Although not required by the regulation, many courts suggest that the agreement be reduced to writing as evidence of a “clear and mutual understanding.”

When The FWW Is Illegal:

•1. The employee’s weekly hours do not fluctuate on a regular basis;

•2. The employee’s weekly salary is not high enough to keep his hourly salary above the minimum wage;

•3. The employer and employee do not have a clear understanding that there will be a fixed salary regardless of hours worked;

•4. The employer gives bonuses based on hours worked, such as premiums for night-shift hours (note: performance-based bonuses are permitted under the FWW, because they do not cause the employee’s weekly salary to vary by hours worked).


The regulation provides the following example:

The employer and employee reach the following understanding:

•· The employee works no more than 50 hours per week, and is paid $600.00 per week with the understanding that it constitutes the employee’s compensation, except for overtime premiums, for whatever hours are worked in the workweek.

•· If during the course of 4 weeks this employee works 40, 37.5, 50, and 48 hours, the regular hourly rate of pay in each of these weeks is $15.00, $16.00, $12.00, and $12.50, respectively.

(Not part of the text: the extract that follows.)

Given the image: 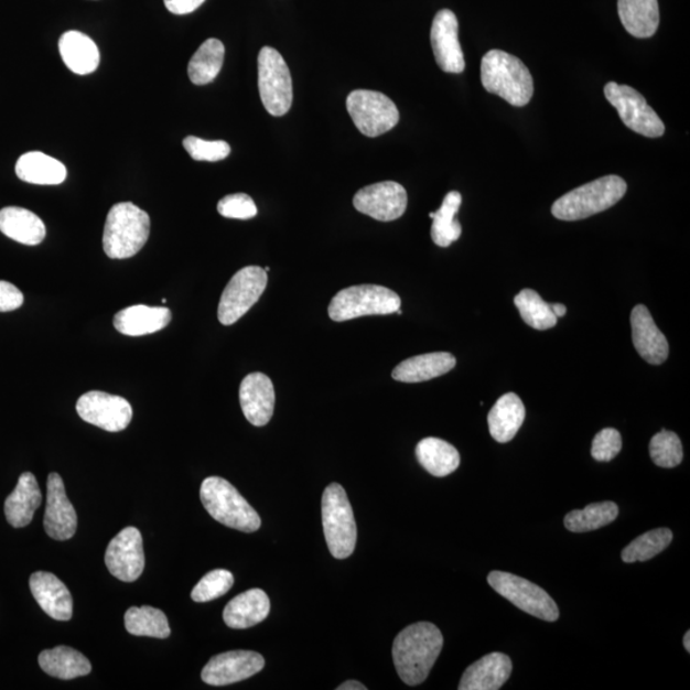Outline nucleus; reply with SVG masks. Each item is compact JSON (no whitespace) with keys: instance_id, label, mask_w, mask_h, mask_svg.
Masks as SVG:
<instances>
[{"instance_id":"nucleus-4","label":"nucleus","mask_w":690,"mask_h":690,"mask_svg":"<svg viewBox=\"0 0 690 690\" xmlns=\"http://www.w3.org/2000/svg\"><path fill=\"white\" fill-rule=\"evenodd\" d=\"M627 182L617 175L584 184L557 200L551 213L559 220L575 222L590 218L613 207L627 194Z\"/></svg>"},{"instance_id":"nucleus-39","label":"nucleus","mask_w":690,"mask_h":690,"mask_svg":"<svg viewBox=\"0 0 690 690\" xmlns=\"http://www.w3.org/2000/svg\"><path fill=\"white\" fill-rule=\"evenodd\" d=\"M672 541V532L669 528H657L633 540L627 548L622 551L624 563H637L647 561L659 556Z\"/></svg>"},{"instance_id":"nucleus-43","label":"nucleus","mask_w":690,"mask_h":690,"mask_svg":"<svg viewBox=\"0 0 690 690\" xmlns=\"http://www.w3.org/2000/svg\"><path fill=\"white\" fill-rule=\"evenodd\" d=\"M218 212L224 218L248 220L258 215V207H256L250 196L235 194L220 200Z\"/></svg>"},{"instance_id":"nucleus-42","label":"nucleus","mask_w":690,"mask_h":690,"mask_svg":"<svg viewBox=\"0 0 690 690\" xmlns=\"http://www.w3.org/2000/svg\"><path fill=\"white\" fill-rule=\"evenodd\" d=\"M183 148L196 162H220L230 154L229 143L226 141H206L188 136L183 140Z\"/></svg>"},{"instance_id":"nucleus-25","label":"nucleus","mask_w":690,"mask_h":690,"mask_svg":"<svg viewBox=\"0 0 690 690\" xmlns=\"http://www.w3.org/2000/svg\"><path fill=\"white\" fill-rule=\"evenodd\" d=\"M172 321L166 308H149L144 304L127 308L115 316L117 332L128 336H142L163 331Z\"/></svg>"},{"instance_id":"nucleus-50","label":"nucleus","mask_w":690,"mask_h":690,"mask_svg":"<svg viewBox=\"0 0 690 690\" xmlns=\"http://www.w3.org/2000/svg\"><path fill=\"white\" fill-rule=\"evenodd\" d=\"M263 270H265V271H267V272H269V271H270V268H269V267H267V268H265Z\"/></svg>"},{"instance_id":"nucleus-14","label":"nucleus","mask_w":690,"mask_h":690,"mask_svg":"<svg viewBox=\"0 0 690 690\" xmlns=\"http://www.w3.org/2000/svg\"><path fill=\"white\" fill-rule=\"evenodd\" d=\"M356 211L371 216L375 220L392 222L407 211V191L397 182L387 181L359 190L353 198Z\"/></svg>"},{"instance_id":"nucleus-34","label":"nucleus","mask_w":690,"mask_h":690,"mask_svg":"<svg viewBox=\"0 0 690 690\" xmlns=\"http://www.w3.org/2000/svg\"><path fill=\"white\" fill-rule=\"evenodd\" d=\"M226 47L218 39H207L198 47L188 64V76L192 84L204 86L214 82L220 74Z\"/></svg>"},{"instance_id":"nucleus-9","label":"nucleus","mask_w":690,"mask_h":690,"mask_svg":"<svg viewBox=\"0 0 690 690\" xmlns=\"http://www.w3.org/2000/svg\"><path fill=\"white\" fill-rule=\"evenodd\" d=\"M487 581L492 589L509 600L521 612L539 617L545 622L559 619V607L556 601L539 585L525 580V578L499 571L489 573Z\"/></svg>"},{"instance_id":"nucleus-49","label":"nucleus","mask_w":690,"mask_h":690,"mask_svg":"<svg viewBox=\"0 0 690 690\" xmlns=\"http://www.w3.org/2000/svg\"><path fill=\"white\" fill-rule=\"evenodd\" d=\"M684 647H686L687 651L689 653L690 651V632L686 633V636H684Z\"/></svg>"},{"instance_id":"nucleus-30","label":"nucleus","mask_w":690,"mask_h":690,"mask_svg":"<svg viewBox=\"0 0 690 690\" xmlns=\"http://www.w3.org/2000/svg\"><path fill=\"white\" fill-rule=\"evenodd\" d=\"M617 11L624 29L634 37H651L659 29L660 10L657 0H617Z\"/></svg>"},{"instance_id":"nucleus-6","label":"nucleus","mask_w":690,"mask_h":690,"mask_svg":"<svg viewBox=\"0 0 690 690\" xmlns=\"http://www.w3.org/2000/svg\"><path fill=\"white\" fill-rule=\"evenodd\" d=\"M323 526L327 548L335 559H347L356 549L357 525L347 493L332 484L323 494Z\"/></svg>"},{"instance_id":"nucleus-44","label":"nucleus","mask_w":690,"mask_h":690,"mask_svg":"<svg viewBox=\"0 0 690 690\" xmlns=\"http://www.w3.org/2000/svg\"><path fill=\"white\" fill-rule=\"evenodd\" d=\"M622 448L621 432L615 429H604L593 439L591 454L597 462H610L621 453Z\"/></svg>"},{"instance_id":"nucleus-36","label":"nucleus","mask_w":690,"mask_h":690,"mask_svg":"<svg viewBox=\"0 0 690 690\" xmlns=\"http://www.w3.org/2000/svg\"><path fill=\"white\" fill-rule=\"evenodd\" d=\"M125 625L127 632L136 637L165 639L171 636L166 615L162 610L151 606L128 608L125 614Z\"/></svg>"},{"instance_id":"nucleus-46","label":"nucleus","mask_w":690,"mask_h":690,"mask_svg":"<svg viewBox=\"0 0 690 690\" xmlns=\"http://www.w3.org/2000/svg\"><path fill=\"white\" fill-rule=\"evenodd\" d=\"M205 0H164L166 10L173 14H188L202 7Z\"/></svg>"},{"instance_id":"nucleus-23","label":"nucleus","mask_w":690,"mask_h":690,"mask_svg":"<svg viewBox=\"0 0 690 690\" xmlns=\"http://www.w3.org/2000/svg\"><path fill=\"white\" fill-rule=\"evenodd\" d=\"M42 502L43 495L36 477L31 472L22 473L18 486L4 503L8 524L14 528L29 526Z\"/></svg>"},{"instance_id":"nucleus-28","label":"nucleus","mask_w":690,"mask_h":690,"mask_svg":"<svg viewBox=\"0 0 690 690\" xmlns=\"http://www.w3.org/2000/svg\"><path fill=\"white\" fill-rule=\"evenodd\" d=\"M0 231L15 242L37 246L46 236L45 224L34 213L18 206L0 211Z\"/></svg>"},{"instance_id":"nucleus-24","label":"nucleus","mask_w":690,"mask_h":690,"mask_svg":"<svg viewBox=\"0 0 690 690\" xmlns=\"http://www.w3.org/2000/svg\"><path fill=\"white\" fill-rule=\"evenodd\" d=\"M270 600L262 590L240 593L224 608L223 619L231 629H247L267 619Z\"/></svg>"},{"instance_id":"nucleus-16","label":"nucleus","mask_w":690,"mask_h":690,"mask_svg":"<svg viewBox=\"0 0 690 690\" xmlns=\"http://www.w3.org/2000/svg\"><path fill=\"white\" fill-rule=\"evenodd\" d=\"M263 657L254 651H229L213 657L203 669L208 686L224 687L256 676L263 669Z\"/></svg>"},{"instance_id":"nucleus-10","label":"nucleus","mask_w":690,"mask_h":690,"mask_svg":"<svg viewBox=\"0 0 690 690\" xmlns=\"http://www.w3.org/2000/svg\"><path fill=\"white\" fill-rule=\"evenodd\" d=\"M347 110L358 131L367 138H379L399 122V110L387 95L356 90L348 95Z\"/></svg>"},{"instance_id":"nucleus-47","label":"nucleus","mask_w":690,"mask_h":690,"mask_svg":"<svg viewBox=\"0 0 690 690\" xmlns=\"http://www.w3.org/2000/svg\"><path fill=\"white\" fill-rule=\"evenodd\" d=\"M336 689L338 690H367V687L364 686L363 683H359V681L348 680V681H345V683H343Z\"/></svg>"},{"instance_id":"nucleus-33","label":"nucleus","mask_w":690,"mask_h":690,"mask_svg":"<svg viewBox=\"0 0 690 690\" xmlns=\"http://www.w3.org/2000/svg\"><path fill=\"white\" fill-rule=\"evenodd\" d=\"M417 460L430 475L445 477L459 470L461 455L459 451L438 438H427L420 441L416 448Z\"/></svg>"},{"instance_id":"nucleus-19","label":"nucleus","mask_w":690,"mask_h":690,"mask_svg":"<svg viewBox=\"0 0 690 690\" xmlns=\"http://www.w3.org/2000/svg\"><path fill=\"white\" fill-rule=\"evenodd\" d=\"M239 402L247 421L254 427L268 424L276 408L274 385L269 376L261 373L247 375L240 384Z\"/></svg>"},{"instance_id":"nucleus-38","label":"nucleus","mask_w":690,"mask_h":690,"mask_svg":"<svg viewBox=\"0 0 690 690\" xmlns=\"http://www.w3.org/2000/svg\"><path fill=\"white\" fill-rule=\"evenodd\" d=\"M517 309L525 323L536 331H548L557 325L558 317L553 315L551 304L545 302L540 294L532 289H524L515 299Z\"/></svg>"},{"instance_id":"nucleus-45","label":"nucleus","mask_w":690,"mask_h":690,"mask_svg":"<svg viewBox=\"0 0 690 690\" xmlns=\"http://www.w3.org/2000/svg\"><path fill=\"white\" fill-rule=\"evenodd\" d=\"M25 299L20 289L12 283L0 280V312L19 310Z\"/></svg>"},{"instance_id":"nucleus-40","label":"nucleus","mask_w":690,"mask_h":690,"mask_svg":"<svg viewBox=\"0 0 690 690\" xmlns=\"http://www.w3.org/2000/svg\"><path fill=\"white\" fill-rule=\"evenodd\" d=\"M649 454L656 465L662 468L677 467L683 461V445L676 432L662 430L649 443Z\"/></svg>"},{"instance_id":"nucleus-15","label":"nucleus","mask_w":690,"mask_h":690,"mask_svg":"<svg viewBox=\"0 0 690 690\" xmlns=\"http://www.w3.org/2000/svg\"><path fill=\"white\" fill-rule=\"evenodd\" d=\"M106 565L119 581L131 583L139 580L144 569V552L138 528L127 527L110 541Z\"/></svg>"},{"instance_id":"nucleus-35","label":"nucleus","mask_w":690,"mask_h":690,"mask_svg":"<svg viewBox=\"0 0 690 690\" xmlns=\"http://www.w3.org/2000/svg\"><path fill=\"white\" fill-rule=\"evenodd\" d=\"M461 205L462 195L459 191H452L445 196L439 211L430 214V218L433 219L431 237L439 247H449L461 238L462 226L455 220Z\"/></svg>"},{"instance_id":"nucleus-1","label":"nucleus","mask_w":690,"mask_h":690,"mask_svg":"<svg viewBox=\"0 0 690 690\" xmlns=\"http://www.w3.org/2000/svg\"><path fill=\"white\" fill-rule=\"evenodd\" d=\"M443 646V634L431 623H416L400 632L392 645V660L400 679L412 687L423 683Z\"/></svg>"},{"instance_id":"nucleus-13","label":"nucleus","mask_w":690,"mask_h":690,"mask_svg":"<svg viewBox=\"0 0 690 690\" xmlns=\"http://www.w3.org/2000/svg\"><path fill=\"white\" fill-rule=\"evenodd\" d=\"M76 409L85 422L109 432L126 430L133 416L128 400L104 391L86 392L78 399Z\"/></svg>"},{"instance_id":"nucleus-48","label":"nucleus","mask_w":690,"mask_h":690,"mask_svg":"<svg viewBox=\"0 0 690 690\" xmlns=\"http://www.w3.org/2000/svg\"><path fill=\"white\" fill-rule=\"evenodd\" d=\"M551 310L553 312V315H556L558 319L563 317L567 314V308L564 306V304H551Z\"/></svg>"},{"instance_id":"nucleus-2","label":"nucleus","mask_w":690,"mask_h":690,"mask_svg":"<svg viewBox=\"0 0 690 690\" xmlns=\"http://www.w3.org/2000/svg\"><path fill=\"white\" fill-rule=\"evenodd\" d=\"M481 82L486 91L513 107H526L533 96V78L526 64L507 52L489 51L481 62Z\"/></svg>"},{"instance_id":"nucleus-31","label":"nucleus","mask_w":690,"mask_h":690,"mask_svg":"<svg viewBox=\"0 0 690 690\" xmlns=\"http://www.w3.org/2000/svg\"><path fill=\"white\" fill-rule=\"evenodd\" d=\"M15 174L23 182L40 186H57L67 179V168L44 152L31 151L15 164Z\"/></svg>"},{"instance_id":"nucleus-5","label":"nucleus","mask_w":690,"mask_h":690,"mask_svg":"<svg viewBox=\"0 0 690 690\" xmlns=\"http://www.w3.org/2000/svg\"><path fill=\"white\" fill-rule=\"evenodd\" d=\"M200 496L216 521L237 531L252 533L261 527V518L237 488L222 477H207Z\"/></svg>"},{"instance_id":"nucleus-18","label":"nucleus","mask_w":690,"mask_h":690,"mask_svg":"<svg viewBox=\"0 0 690 690\" xmlns=\"http://www.w3.org/2000/svg\"><path fill=\"white\" fill-rule=\"evenodd\" d=\"M46 488L45 532L54 540L67 541L77 531V513L67 497L66 487L58 473H51Z\"/></svg>"},{"instance_id":"nucleus-11","label":"nucleus","mask_w":690,"mask_h":690,"mask_svg":"<svg viewBox=\"0 0 690 690\" xmlns=\"http://www.w3.org/2000/svg\"><path fill=\"white\" fill-rule=\"evenodd\" d=\"M268 285V272L260 267L240 269L224 289L218 309L220 324H236L258 303Z\"/></svg>"},{"instance_id":"nucleus-27","label":"nucleus","mask_w":690,"mask_h":690,"mask_svg":"<svg viewBox=\"0 0 690 690\" xmlns=\"http://www.w3.org/2000/svg\"><path fill=\"white\" fill-rule=\"evenodd\" d=\"M60 52L64 64L76 75H90L99 67V47L83 32H64L60 40Z\"/></svg>"},{"instance_id":"nucleus-22","label":"nucleus","mask_w":690,"mask_h":690,"mask_svg":"<svg viewBox=\"0 0 690 690\" xmlns=\"http://www.w3.org/2000/svg\"><path fill=\"white\" fill-rule=\"evenodd\" d=\"M513 665L508 655L502 653L488 654L483 659L472 664L464 671L461 690H497L511 676Z\"/></svg>"},{"instance_id":"nucleus-32","label":"nucleus","mask_w":690,"mask_h":690,"mask_svg":"<svg viewBox=\"0 0 690 690\" xmlns=\"http://www.w3.org/2000/svg\"><path fill=\"white\" fill-rule=\"evenodd\" d=\"M39 665L47 676L62 680L85 677L91 672L87 657L67 646L45 649L39 655Z\"/></svg>"},{"instance_id":"nucleus-3","label":"nucleus","mask_w":690,"mask_h":690,"mask_svg":"<svg viewBox=\"0 0 690 690\" xmlns=\"http://www.w3.org/2000/svg\"><path fill=\"white\" fill-rule=\"evenodd\" d=\"M150 236V216L132 203L110 208L104 228L103 247L108 258L125 260L138 255Z\"/></svg>"},{"instance_id":"nucleus-8","label":"nucleus","mask_w":690,"mask_h":690,"mask_svg":"<svg viewBox=\"0 0 690 690\" xmlns=\"http://www.w3.org/2000/svg\"><path fill=\"white\" fill-rule=\"evenodd\" d=\"M259 90L268 114L282 117L292 108L291 71L274 47L263 46L259 54Z\"/></svg>"},{"instance_id":"nucleus-21","label":"nucleus","mask_w":690,"mask_h":690,"mask_svg":"<svg viewBox=\"0 0 690 690\" xmlns=\"http://www.w3.org/2000/svg\"><path fill=\"white\" fill-rule=\"evenodd\" d=\"M30 590L44 613L54 621L68 622L74 615V599L57 575L36 572L30 576Z\"/></svg>"},{"instance_id":"nucleus-7","label":"nucleus","mask_w":690,"mask_h":690,"mask_svg":"<svg viewBox=\"0 0 690 690\" xmlns=\"http://www.w3.org/2000/svg\"><path fill=\"white\" fill-rule=\"evenodd\" d=\"M402 306V300L391 289L364 284L343 289L328 304V316L336 323L363 316L390 315Z\"/></svg>"},{"instance_id":"nucleus-29","label":"nucleus","mask_w":690,"mask_h":690,"mask_svg":"<svg viewBox=\"0 0 690 690\" xmlns=\"http://www.w3.org/2000/svg\"><path fill=\"white\" fill-rule=\"evenodd\" d=\"M526 419V408L515 392L503 396L489 411L487 421L492 436L497 443L515 439Z\"/></svg>"},{"instance_id":"nucleus-12","label":"nucleus","mask_w":690,"mask_h":690,"mask_svg":"<svg viewBox=\"0 0 690 690\" xmlns=\"http://www.w3.org/2000/svg\"><path fill=\"white\" fill-rule=\"evenodd\" d=\"M604 93L607 101L619 114L622 122L632 131L649 139L661 138L665 133L661 118L648 106L645 96L633 87L608 83Z\"/></svg>"},{"instance_id":"nucleus-37","label":"nucleus","mask_w":690,"mask_h":690,"mask_svg":"<svg viewBox=\"0 0 690 690\" xmlns=\"http://www.w3.org/2000/svg\"><path fill=\"white\" fill-rule=\"evenodd\" d=\"M619 508L613 502L590 504L583 510L569 511L564 519L568 531L583 533L603 528L617 518Z\"/></svg>"},{"instance_id":"nucleus-17","label":"nucleus","mask_w":690,"mask_h":690,"mask_svg":"<svg viewBox=\"0 0 690 690\" xmlns=\"http://www.w3.org/2000/svg\"><path fill=\"white\" fill-rule=\"evenodd\" d=\"M460 25L451 10L436 13L431 28V45L438 66L448 74H462L465 61L460 43Z\"/></svg>"},{"instance_id":"nucleus-26","label":"nucleus","mask_w":690,"mask_h":690,"mask_svg":"<svg viewBox=\"0 0 690 690\" xmlns=\"http://www.w3.org/2000/svg\"><path fill=\"white\" fill-rule=\"evenodd\" d=\"M455 365L456 359L451 353H428L403 360L392 370L391 376L400 382H423L452 371Z\"/></svg>"},{"instance_id":"nucleus-41","label":"nucleus","mask_w":690,"mask_h":690,"mask_svg":"<svg viewBox=\"0 0 690 690\" xmlns=\"http://www.w3.org/2000/svg\"><path fill=\"white\" fill-rule=\"evenodd\" d=\"M235 584V576L224 569H215L208 572L202 581L192 590L191 597L195 603H208L219 599L230 591Z\"/></svg>"},{"instance_id":"nucleus-20","label":"nucleus","mask_w":690,"mask_h":690,"mask_svg":"<svg viewBox=\"0 0 690 690\" xmlns=\"http://www.w3.org/2000/svg\"><path fill=\"white\" fill-rule=\"evenodd\" d=\"M630 324L634 348L639 356L651 365L664 364L669 357V343L645 304H638L633 309Z\"/></svg>"}]
</instances>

•· Since the employee has already received straight-time compensation on a salary basis for all hours worked, only additional half-time (0.5) pay is due.

•· For the first week the employee is entitled to be paid $600.00; for the second week $600.00; for the third week $660.00 ($600.00 plus 10 hours at $6.00); for the fourth week $650.00 ($600.00 plus 8 hours at $6.25).

Researched and prepared by Darren Rumack, Klein Law Group.